Dettagli del compito: Puoi modificare il passo della recensione tra "Le chitarre sono" e "con graffi maestosi.", inclusi, sostituendo "sirene" con "creature"?

Testo da leggere:
↓

Jim Glennie, bassista dei James, capì il loro potenziale e invitò la band a far loro da supporto, finendo per dare ai quattro ragazzi la giusta visibilità, che li portò a un successo inevitabile.

È l’album che cambiò il destino, mostrando che le loro carte avevano la forza per entrare nell’accoglienza con gli occhi verso il futuro, la firma della constatazione che la loro bellezza avrebbe creato nuovi seguaci. 


Qualcosa di morboso e morbido penetra la nostra anima, inevitabile, visto che i brani sono organismi di natura psichedelica, perché ci trasportano dalla dimensione subconscia a quella terrestre: si ha sempre l’impressione di un viaggio verso il mistero che viene svelato solo in parte. I giochi delle melodie hanno pennellate vistose di grigio, i ritmi svegliano gli slanci del corpo per gettarlo nell’enfasi più sublime e coinvolgente, con i testi che svettano per il desiderio di farci interrogare, mentre le lacrime vivono di corse e rallentamenti efficaci, prensili, destinati a incollarsi nella mente, che si fa generosa nell’ospitarli, seppur capaci di ammazzare spesso la fiducia nell’uomo. Ed è questa sincerità che li rende irresistibili.

Le chitarre sono ganci, tremori, vibrazioni dai molti echi, fratelli maggiori dei nostri sogni. Il basso, spina grassa sui nostri respiri, si avviluppa continuamente ai nostri pensieri, per sbatterli per terra, con seduzione e abilità. Il drumming è preciso, senza velleità di megalomania, e non per difetto tecnico: è semplicemente perfetto per non privarci di danze necessarie. Le tastiere sono sirene dalle unghie sornione, sottili, capaci però di entrare nei piani bassi del nostro umore, per farlo piangere con graffi maestosi.

La voce? Occorrerebbe scrivere un libro: non basterebbe. Aaron è il maestro di tonalità, di modalità espressive che fanno vibrare l’anima, immergendola nel buio di ogni respiro, rendendo sacra ogni sua nota. La dipendenza diventa estasi e non si può che lacrimare, perlomeno commuoversi, perché quella campana sensoriale è la vibrazione di un’emozione che vuole essere vissuta.

Sapete, sì, e benissimo, che è tempo di conoscere da vicino questi dodici lampi, con la speranza che nulla si opponga al vostro innamoramento totale.

↑

Sezione dati:
↓

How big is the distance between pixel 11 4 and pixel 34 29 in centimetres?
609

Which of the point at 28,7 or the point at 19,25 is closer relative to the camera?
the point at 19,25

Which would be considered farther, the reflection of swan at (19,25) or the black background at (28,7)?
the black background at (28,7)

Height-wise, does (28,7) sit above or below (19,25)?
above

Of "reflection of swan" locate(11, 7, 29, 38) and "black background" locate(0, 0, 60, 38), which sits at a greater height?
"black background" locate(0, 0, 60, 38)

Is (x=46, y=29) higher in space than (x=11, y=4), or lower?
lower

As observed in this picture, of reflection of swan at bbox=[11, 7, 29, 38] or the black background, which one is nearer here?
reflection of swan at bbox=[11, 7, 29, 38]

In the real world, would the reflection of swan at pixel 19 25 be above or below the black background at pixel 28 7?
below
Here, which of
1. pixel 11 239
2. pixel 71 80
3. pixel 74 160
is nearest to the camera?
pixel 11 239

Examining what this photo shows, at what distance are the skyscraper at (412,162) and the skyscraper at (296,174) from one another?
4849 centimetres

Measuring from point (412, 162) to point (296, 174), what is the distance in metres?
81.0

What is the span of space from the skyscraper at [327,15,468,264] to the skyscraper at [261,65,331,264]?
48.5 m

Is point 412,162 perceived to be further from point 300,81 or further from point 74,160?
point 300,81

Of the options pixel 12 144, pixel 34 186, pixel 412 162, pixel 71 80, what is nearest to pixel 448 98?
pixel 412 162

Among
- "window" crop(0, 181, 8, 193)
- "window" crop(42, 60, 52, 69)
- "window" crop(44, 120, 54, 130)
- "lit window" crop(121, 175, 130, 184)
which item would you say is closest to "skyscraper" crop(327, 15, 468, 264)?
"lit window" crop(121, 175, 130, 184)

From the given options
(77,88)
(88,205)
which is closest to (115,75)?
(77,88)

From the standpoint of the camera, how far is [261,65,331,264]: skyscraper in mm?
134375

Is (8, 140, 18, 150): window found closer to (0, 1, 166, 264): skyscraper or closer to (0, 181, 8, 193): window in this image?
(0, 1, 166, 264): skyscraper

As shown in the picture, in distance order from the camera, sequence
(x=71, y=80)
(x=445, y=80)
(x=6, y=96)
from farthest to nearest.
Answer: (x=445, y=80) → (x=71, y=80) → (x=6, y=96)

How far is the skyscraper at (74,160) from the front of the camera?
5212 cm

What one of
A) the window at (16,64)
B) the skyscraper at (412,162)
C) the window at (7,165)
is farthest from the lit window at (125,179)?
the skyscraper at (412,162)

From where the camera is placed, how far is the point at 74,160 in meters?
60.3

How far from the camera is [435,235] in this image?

↑

Esito finale:
Le chitarre sono ganci, tremori, vibrazioni dai molti echi, fratelli maggiori dei nostri sogni. Il basso, spina grassa sui nostri respiri, si avviluppa continuamente ai nostri pensieri, per sbatterli per terra, con seduzione e abilità. Il drumming è preciso, senza velleità di megalomania, e non per difetto tecnico: è semplicemente perfetto per non privarci di danze necessarie. Le tastiere sono creature dalle unghie sornione, sottili, capaci però di entrare nei piani bassi del nostro umore, per farlo piangere con graffi maestosi.